Der offene, dennoch respektvolle Streit ist etwas, "was wir uns gegenseitig zumuten müssen". Mit diesem Satz hat jetzt Bundespräsident Steinmeier auf jene sogenannten Aktivisten reagiert, die in Göttingen und Hamburg Reden des Konservativen Thomas de Maiziére und des rechtskonservativen Bernd Lucke verhinderten. "Andere zum Schweigen bringen zu wollen", sei nicht akzeptabel, sagte Steinmeier noch. Man kann hinzufügen: Wer andere zum Schweigen bringen will, ist ganz bestimmt kein Antifaschist, auch wenn er sich dafür hält.

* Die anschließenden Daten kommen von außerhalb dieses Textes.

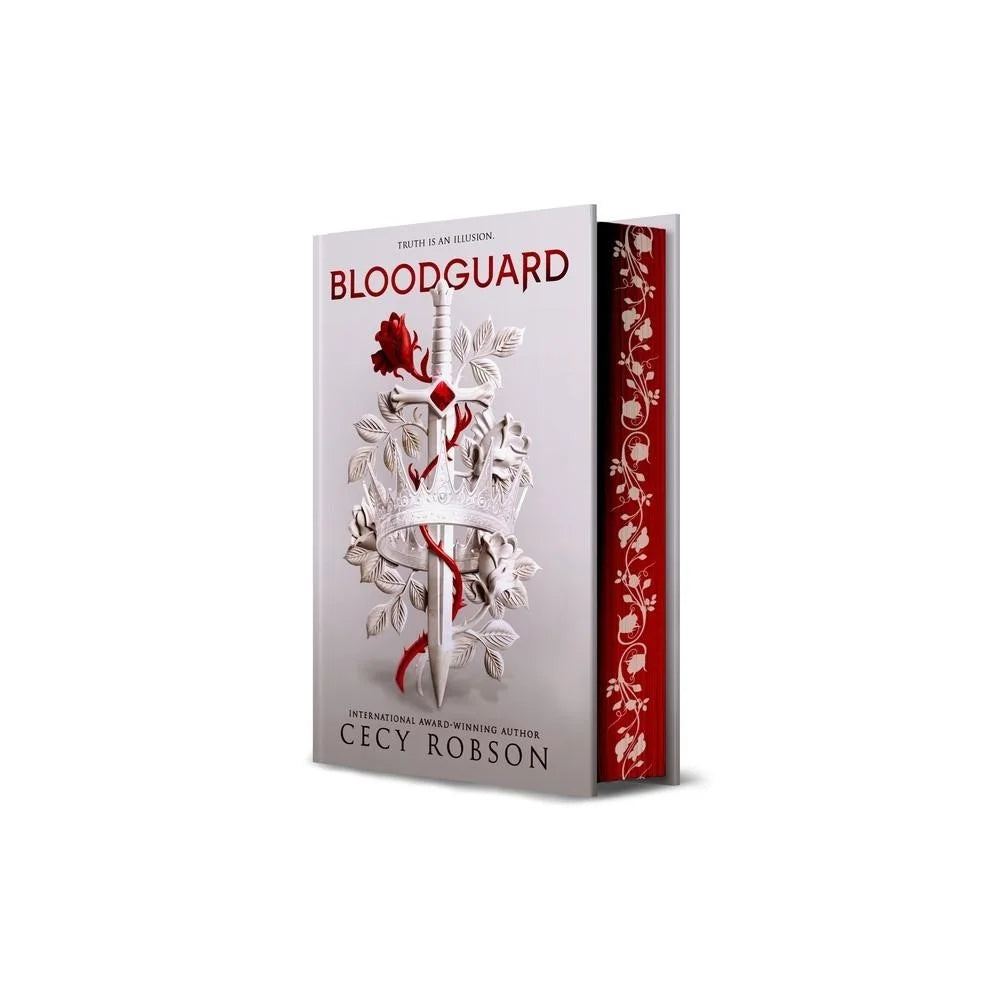 Bloodguard (Old Erth #1) by Cecy Robson (Hardcover)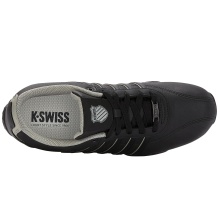 KSwiss Sneaker Arvee 1.5 Leder 2023 schwarz/grau Herren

Das überwiegend von Rechten benutzte Narrativ, man dürfe doch sowieso in diesem Land vieles nicht mehr sagen, ist ein Verwandter jenes Aktivismus, der darauf abzielt, anderen das öffentliche Wort zu verbieten. Die Zivilgesellschaft definiert sich nicht dadurch, dass sie debattenunterdrückende Protestformen als mutigen Ungehorsam akzeptiert. Man kann, zumal in der Ära der Digitalkommunikation, Worten mit Worten und Argumenten mit Argumenten begegnen. Wer aber Worte nicht zulässt, indem er Türen blockiert, einen Redner niederschreit oder im schwarzen Block, sei es dem linken oder dem rechten, Angst verbreitet, der greift die Zivilgesellschaft an.
Auf der Freiheit, Sinn oder Unsinn zu vertreten, ist die Gesellschaft aufgebaut. Diese Freiheit haben auch Alexander Gauland, Sahra Wagenknecht, Mathias Döpfner oder Karl Lauterbach. Man muss ihnen nicht zustimmen, aber zum Bürgermut gehört, auch deren Meinungsfreiheit zu verteidigen.